● **Work order 1**: In the text on technology and society's problems, copy the passage that begins at the words "Telemedicine and elderly" and stops after "advice more accurately.", keeping every word and mark unchanged.
● **Work order 2**: Translate this sentence from the piece on technology and society's problems into Spanish: "Around 10 percent of the global population lacks clean drinking water, down from around 20 percent in 1990."

● **Text excerpt**:
Take a look at how markets and technology are taking on some of society’s biggest problems and revolutionizing the way we live.
Nanotech and clean drinking water
The World Economic Forum recently reflected on nanotechnology’s potential to improve people’s lives by providing smaller yet more powerful batteries, and by speeding up the purification process for air and water, among other things. Nanotechnology could deliver clean drinking water to millions of people who currently lack it, furthering the current positive trend. Around 10 percent of the global population lacks clean drinking water, down from around 20 percent in 1990.
Telemedicine and elderly care
Lifespans are rising. As a result, elderly populations in developed countries are growing, and their need for medical care is increasing. Both Politico and the Huffington Post recently commented on how telemedicine may be poised to help make medical care more widely available and cost-efficient for the elderly. Some benefits of a virtual visit to the doctor include allowing aging patients to avoid the strain of a physical trip to the doctor’s office, communicate better with their doctors as they are more relaxed in their home environment, and even remember medical advice more accurately.
Eye-scanners and money transfers
The Wall Street Journal reported that eye-scanning ATMs will soon be available. Citigroup will roll out eye-scanning ATMs first, while J.P. Morgan Chase and Bank of America are still in earlier phases of internally testing eye-scanning technology. Credit cards once represented a huge innovation in how people transferred money, but the future may be card-less, with credit card swipes supplanted by quick biometric scans. Eye-scanning technology could simultaneouslyincrease the security and lessen the hassle of monetary transfers.

● **Information supplied**:

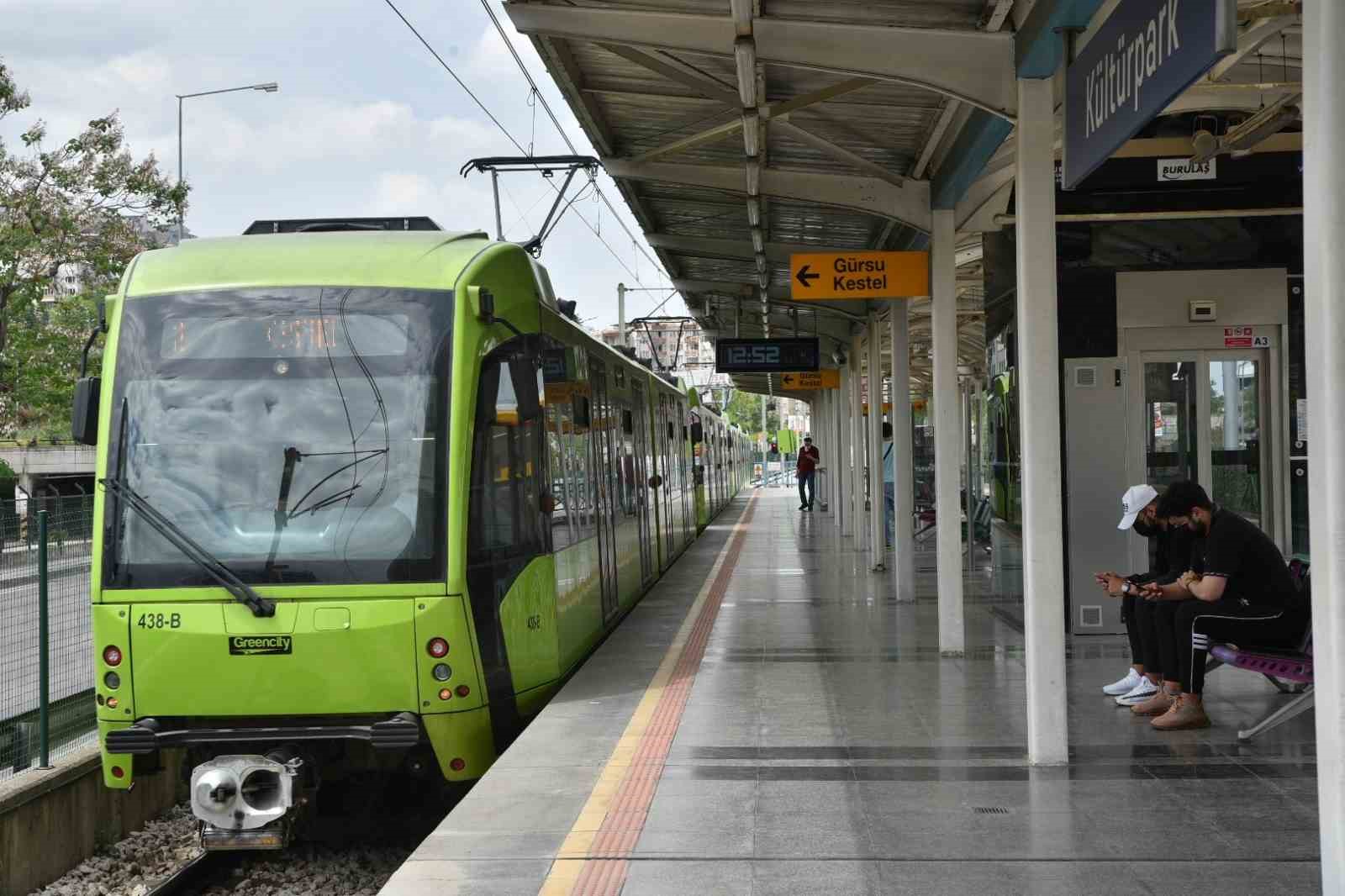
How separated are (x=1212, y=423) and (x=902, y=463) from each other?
3.55m

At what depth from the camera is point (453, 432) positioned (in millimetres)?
7418

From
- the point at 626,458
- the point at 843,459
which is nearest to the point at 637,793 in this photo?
the point at 626,458

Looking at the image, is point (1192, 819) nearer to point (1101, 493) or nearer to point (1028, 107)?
point (1028, 107)

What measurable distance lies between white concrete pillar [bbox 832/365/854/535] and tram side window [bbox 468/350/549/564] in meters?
17.8

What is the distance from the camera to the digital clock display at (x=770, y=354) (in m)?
20.5

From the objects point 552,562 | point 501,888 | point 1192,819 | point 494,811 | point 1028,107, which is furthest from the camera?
point 552,562

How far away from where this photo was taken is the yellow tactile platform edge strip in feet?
17.5

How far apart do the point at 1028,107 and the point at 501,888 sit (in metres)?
4.41

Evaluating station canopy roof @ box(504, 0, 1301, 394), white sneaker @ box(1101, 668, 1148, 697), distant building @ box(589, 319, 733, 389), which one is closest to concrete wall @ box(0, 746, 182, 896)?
station canopy roof @ box(504, 0, 1301, 394)

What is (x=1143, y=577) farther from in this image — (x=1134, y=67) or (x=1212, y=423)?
(x=1134, y=67)

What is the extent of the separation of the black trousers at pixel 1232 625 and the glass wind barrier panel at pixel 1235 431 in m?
4.14

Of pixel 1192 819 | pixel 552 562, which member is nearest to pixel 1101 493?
pixel 552 562

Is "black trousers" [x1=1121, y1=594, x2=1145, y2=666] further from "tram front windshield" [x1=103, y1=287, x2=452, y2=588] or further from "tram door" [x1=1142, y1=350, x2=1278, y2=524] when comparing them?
"tram front windshield" [x1=103, y1=287, x2=452, y2=588]

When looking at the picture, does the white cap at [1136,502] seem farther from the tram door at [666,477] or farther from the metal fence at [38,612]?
the tram door at [666,477]
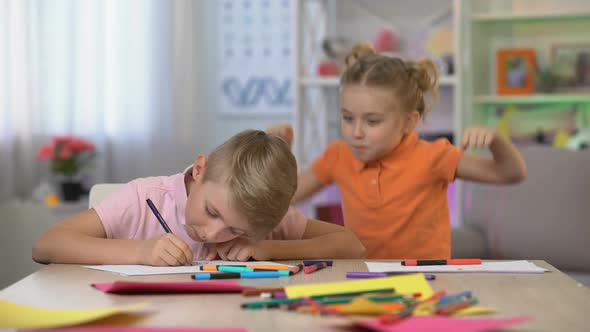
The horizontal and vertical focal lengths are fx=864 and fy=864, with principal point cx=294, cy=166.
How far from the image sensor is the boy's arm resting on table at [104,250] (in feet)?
4.49

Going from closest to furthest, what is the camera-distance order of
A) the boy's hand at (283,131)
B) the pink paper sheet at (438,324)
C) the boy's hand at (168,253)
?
the pink paper sheet at (438,324), the boy's hand at (168,253), the boy's hand at (283,131)

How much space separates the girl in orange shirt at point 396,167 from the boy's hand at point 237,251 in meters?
0.54

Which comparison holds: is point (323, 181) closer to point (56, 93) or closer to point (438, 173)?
point (438, 173)

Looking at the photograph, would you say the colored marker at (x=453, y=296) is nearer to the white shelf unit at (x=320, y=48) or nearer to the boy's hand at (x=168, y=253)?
the boy's hand at (x=168, y=253)

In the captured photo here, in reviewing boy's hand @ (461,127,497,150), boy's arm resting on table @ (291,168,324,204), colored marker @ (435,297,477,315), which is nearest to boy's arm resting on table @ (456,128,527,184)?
boy's hand @ (461,127,497,150)

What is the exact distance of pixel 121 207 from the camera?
156 centimetres

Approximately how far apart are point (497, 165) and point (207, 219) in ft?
2.84

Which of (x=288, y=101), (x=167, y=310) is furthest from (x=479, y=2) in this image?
(x=167, y=310)

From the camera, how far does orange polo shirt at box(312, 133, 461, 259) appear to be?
209cm

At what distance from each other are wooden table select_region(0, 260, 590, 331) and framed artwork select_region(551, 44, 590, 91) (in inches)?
123

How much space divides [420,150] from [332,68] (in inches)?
84.8

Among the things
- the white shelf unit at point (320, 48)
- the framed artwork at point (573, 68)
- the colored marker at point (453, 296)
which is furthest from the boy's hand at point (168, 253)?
the framed artwork at point (573, 68)

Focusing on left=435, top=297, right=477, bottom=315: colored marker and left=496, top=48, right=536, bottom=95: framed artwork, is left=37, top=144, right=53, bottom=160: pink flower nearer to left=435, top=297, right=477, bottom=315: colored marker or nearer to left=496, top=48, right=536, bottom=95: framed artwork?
left=496, top=48, right=536, bottom=95: framed artwork

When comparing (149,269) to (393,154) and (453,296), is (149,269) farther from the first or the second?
(393,154)
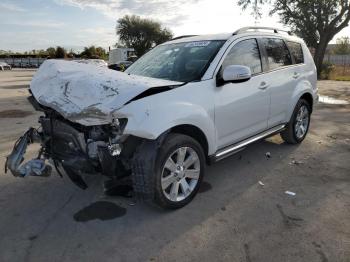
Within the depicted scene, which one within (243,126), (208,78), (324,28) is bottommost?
(243,126)

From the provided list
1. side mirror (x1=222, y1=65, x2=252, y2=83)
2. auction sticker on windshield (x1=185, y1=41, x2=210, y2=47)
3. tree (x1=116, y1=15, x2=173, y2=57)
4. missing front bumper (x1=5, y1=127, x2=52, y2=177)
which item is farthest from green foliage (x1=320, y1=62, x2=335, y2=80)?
tree (x1=116, y1=15, x2=173, y2=57)

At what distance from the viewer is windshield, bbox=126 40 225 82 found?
4504 millimetres

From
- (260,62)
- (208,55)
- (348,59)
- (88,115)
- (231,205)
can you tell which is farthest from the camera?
(348,59)

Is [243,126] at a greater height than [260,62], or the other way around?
[260,62]

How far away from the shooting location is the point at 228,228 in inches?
145

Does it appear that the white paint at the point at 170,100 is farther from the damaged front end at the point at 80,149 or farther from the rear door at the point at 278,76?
the damaged front end at the point at 80,149

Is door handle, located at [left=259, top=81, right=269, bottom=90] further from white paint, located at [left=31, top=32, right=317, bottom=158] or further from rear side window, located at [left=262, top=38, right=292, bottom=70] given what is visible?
rear side window, located at [left=262, top=38, right=292, bottom=70]

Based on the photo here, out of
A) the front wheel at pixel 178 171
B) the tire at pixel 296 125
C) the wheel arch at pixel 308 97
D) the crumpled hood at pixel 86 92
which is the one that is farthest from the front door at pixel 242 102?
the wheel arch at pixel 308 97

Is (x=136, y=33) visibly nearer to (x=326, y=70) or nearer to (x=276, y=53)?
(x=326, y=70)

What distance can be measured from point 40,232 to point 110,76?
173 cm

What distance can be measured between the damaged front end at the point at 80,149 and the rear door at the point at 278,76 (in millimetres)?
2596

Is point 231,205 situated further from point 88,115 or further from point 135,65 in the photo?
point 135,65

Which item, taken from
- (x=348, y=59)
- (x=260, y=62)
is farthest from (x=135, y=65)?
(x=348, y=59)

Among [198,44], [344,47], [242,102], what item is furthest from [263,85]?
[344,47]
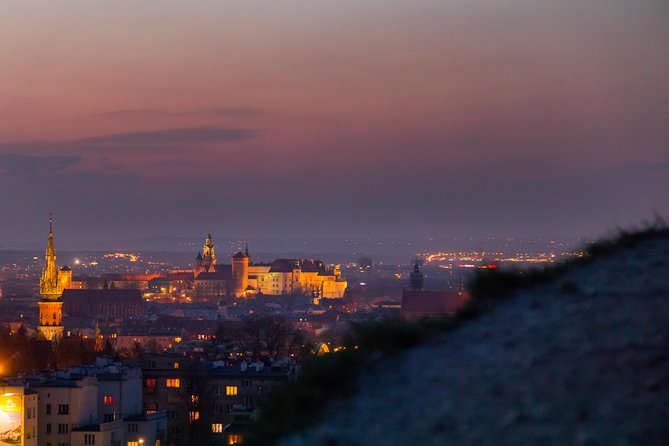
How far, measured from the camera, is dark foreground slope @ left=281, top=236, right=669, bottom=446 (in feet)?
21.2

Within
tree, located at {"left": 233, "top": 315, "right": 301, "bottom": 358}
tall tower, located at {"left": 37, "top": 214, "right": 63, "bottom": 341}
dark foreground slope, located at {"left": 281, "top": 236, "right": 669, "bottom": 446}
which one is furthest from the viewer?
tall tower, located at {"left": 37, "top": 214, "right": 63, "bottom": 341}

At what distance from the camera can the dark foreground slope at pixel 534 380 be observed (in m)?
6.47

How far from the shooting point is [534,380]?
22.9 ft

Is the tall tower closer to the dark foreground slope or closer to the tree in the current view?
the tree

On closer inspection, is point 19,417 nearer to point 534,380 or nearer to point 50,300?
point 534,380

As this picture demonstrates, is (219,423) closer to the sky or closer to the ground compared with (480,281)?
closer to the ground

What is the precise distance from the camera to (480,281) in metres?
8.55

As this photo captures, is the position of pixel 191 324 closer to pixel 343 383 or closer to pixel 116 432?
pixel 116 432

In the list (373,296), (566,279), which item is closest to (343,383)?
(566,279)

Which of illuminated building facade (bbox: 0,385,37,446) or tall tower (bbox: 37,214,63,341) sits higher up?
tall tower (bbox: 37,214,63,341)

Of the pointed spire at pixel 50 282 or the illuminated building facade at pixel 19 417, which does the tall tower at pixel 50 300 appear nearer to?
the pointed spire at pixel 50 282

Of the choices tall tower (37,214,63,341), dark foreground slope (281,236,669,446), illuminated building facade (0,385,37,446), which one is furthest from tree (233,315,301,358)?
dark foreground slope (281,236,669,446)

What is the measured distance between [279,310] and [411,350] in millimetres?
157839

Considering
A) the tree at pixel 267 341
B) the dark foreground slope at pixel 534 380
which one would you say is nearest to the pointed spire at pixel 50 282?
the tree at pixel 267 341
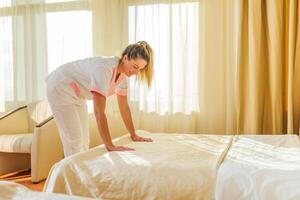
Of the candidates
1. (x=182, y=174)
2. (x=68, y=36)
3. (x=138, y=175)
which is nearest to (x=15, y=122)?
(x=68, y=36)

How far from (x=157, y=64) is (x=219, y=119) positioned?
2.66 ft

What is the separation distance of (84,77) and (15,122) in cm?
173

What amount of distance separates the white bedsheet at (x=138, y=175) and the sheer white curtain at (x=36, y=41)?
2222 mm

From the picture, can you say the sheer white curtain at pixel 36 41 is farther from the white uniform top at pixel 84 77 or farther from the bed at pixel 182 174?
the bed at pixel 182 174

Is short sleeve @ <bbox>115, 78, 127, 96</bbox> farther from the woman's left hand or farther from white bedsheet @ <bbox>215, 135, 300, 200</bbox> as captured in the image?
white bedsheet @ <bbox>215, 135, 300, 200</bbox>

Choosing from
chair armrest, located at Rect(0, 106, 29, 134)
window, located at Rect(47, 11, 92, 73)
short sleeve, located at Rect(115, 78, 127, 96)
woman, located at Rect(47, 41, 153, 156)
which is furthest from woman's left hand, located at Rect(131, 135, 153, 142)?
chair armrest, located at Rect(0, 106, 29, 134)

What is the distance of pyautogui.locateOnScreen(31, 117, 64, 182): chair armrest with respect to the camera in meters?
3.12

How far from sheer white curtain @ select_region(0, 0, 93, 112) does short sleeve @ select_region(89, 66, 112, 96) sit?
1778 mm

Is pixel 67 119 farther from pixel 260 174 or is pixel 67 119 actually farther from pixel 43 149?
pixel 260 174

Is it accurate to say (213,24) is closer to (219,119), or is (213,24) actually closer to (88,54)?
(219,119)

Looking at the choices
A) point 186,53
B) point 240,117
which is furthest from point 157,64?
point 240,117

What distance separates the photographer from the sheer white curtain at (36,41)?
3.76 meters

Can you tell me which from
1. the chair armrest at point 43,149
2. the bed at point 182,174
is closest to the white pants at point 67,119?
the bed at point 182,174

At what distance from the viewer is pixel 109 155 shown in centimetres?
178
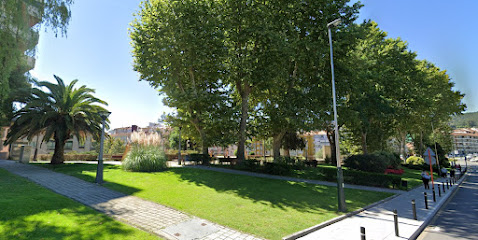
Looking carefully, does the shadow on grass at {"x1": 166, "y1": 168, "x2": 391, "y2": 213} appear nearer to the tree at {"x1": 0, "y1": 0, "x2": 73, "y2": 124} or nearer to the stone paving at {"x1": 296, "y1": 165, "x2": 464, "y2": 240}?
the stone paving at {"x1": 296, "y1": 165, "x2": 464, "y2": 240}

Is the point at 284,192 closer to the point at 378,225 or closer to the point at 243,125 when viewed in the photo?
the point at 378,225

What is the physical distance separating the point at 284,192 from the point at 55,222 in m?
10.2

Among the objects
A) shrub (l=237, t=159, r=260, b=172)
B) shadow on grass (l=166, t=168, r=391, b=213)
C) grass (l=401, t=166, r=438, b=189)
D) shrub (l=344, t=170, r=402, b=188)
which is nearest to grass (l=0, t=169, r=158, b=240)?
shadow on grass (l=166, t=168, r=391, b=213)

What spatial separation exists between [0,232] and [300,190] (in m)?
12.6

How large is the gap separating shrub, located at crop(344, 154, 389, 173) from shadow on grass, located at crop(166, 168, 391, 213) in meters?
10.1

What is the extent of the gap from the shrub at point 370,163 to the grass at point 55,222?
23.1m

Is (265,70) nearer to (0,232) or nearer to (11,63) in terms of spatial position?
(11,63)

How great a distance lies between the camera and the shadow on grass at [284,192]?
1082 centimetres

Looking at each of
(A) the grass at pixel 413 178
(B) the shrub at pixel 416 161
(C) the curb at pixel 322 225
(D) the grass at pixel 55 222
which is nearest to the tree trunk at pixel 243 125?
(C) the curb at pixel 322 225

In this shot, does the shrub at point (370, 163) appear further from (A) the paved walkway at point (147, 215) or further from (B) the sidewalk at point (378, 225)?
(A) the paved walkway at point (147, 215)

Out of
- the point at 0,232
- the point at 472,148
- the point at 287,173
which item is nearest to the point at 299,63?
the point at 287,173

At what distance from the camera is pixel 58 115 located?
68.1ft

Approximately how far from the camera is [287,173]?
18.6 m

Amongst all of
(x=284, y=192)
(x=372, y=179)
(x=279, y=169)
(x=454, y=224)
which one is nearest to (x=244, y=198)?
(x=284, y=192)
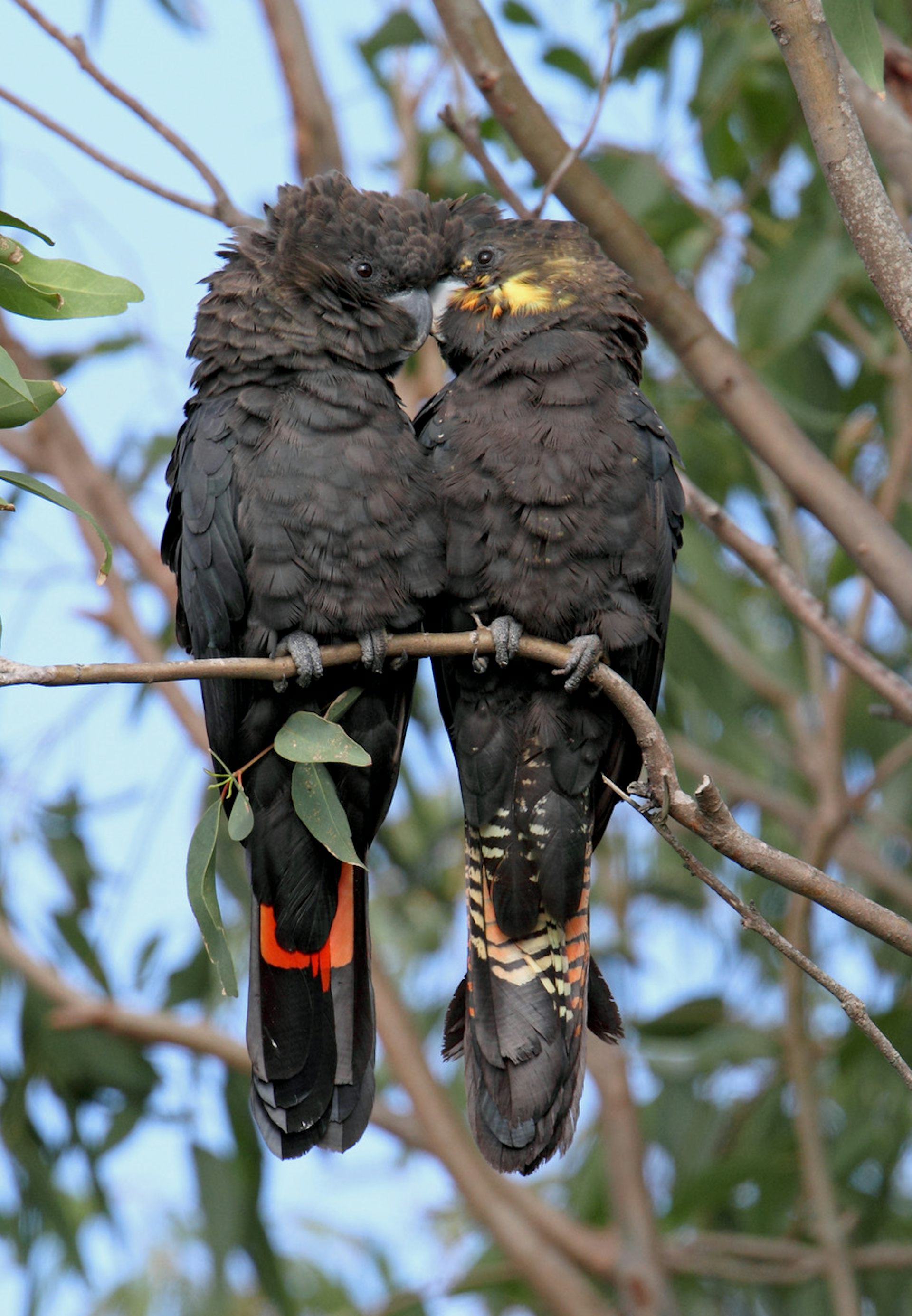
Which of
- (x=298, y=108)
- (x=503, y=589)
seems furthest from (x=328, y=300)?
(x=298, y=108)

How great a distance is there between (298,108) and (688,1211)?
9.61ft

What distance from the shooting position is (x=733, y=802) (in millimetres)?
3834

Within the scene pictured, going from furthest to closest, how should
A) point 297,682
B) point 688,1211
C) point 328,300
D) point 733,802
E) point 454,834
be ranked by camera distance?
point 454,834, point 733,802, point 688,1211, point 328,300, point 297,682

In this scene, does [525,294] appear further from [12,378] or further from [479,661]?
[12,378]

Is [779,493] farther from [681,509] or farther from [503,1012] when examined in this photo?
[503,1012]

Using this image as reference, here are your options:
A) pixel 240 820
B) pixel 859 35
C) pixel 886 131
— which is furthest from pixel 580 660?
pixel 886 131

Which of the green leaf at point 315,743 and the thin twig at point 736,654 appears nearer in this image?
the green leaf at point 315,743

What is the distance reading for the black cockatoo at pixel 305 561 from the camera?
219 centimetres

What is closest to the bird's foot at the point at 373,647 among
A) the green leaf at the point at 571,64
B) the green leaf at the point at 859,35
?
the green leaf at the point at 859,35

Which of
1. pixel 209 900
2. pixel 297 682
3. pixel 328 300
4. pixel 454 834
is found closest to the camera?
pixel 209 900

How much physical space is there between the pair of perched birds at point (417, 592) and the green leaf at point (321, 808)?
9.7 inches

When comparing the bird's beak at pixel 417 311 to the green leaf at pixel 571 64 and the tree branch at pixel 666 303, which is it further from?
the green leaf at pixel 571 64

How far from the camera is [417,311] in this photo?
249 cm

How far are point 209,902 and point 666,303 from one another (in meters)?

● **Your solution 1**:
Telemedicine and elderly care
Lifespans are rising. As a result, elderly populations in developed countries are growing, and their need for medical care is increasing. Both Politico and the Huffington Post recently commented on how telemedicine may be poised to help make medical care more widely available and cost-efficient for the elderly. Some benefits of a virtual visit to the doctor include allowing aging patients to avoid the strain of a physical trip to the doctor’s office, communicate better with their doctors as they are more relaxed in their home environment, and even remember medical advice more accurately.

● **Your solution 2**: Alrededor del 10 por ciento de la población mundial carece de agua potable limpia, frente a alrededor del 20 por ciento en 1990.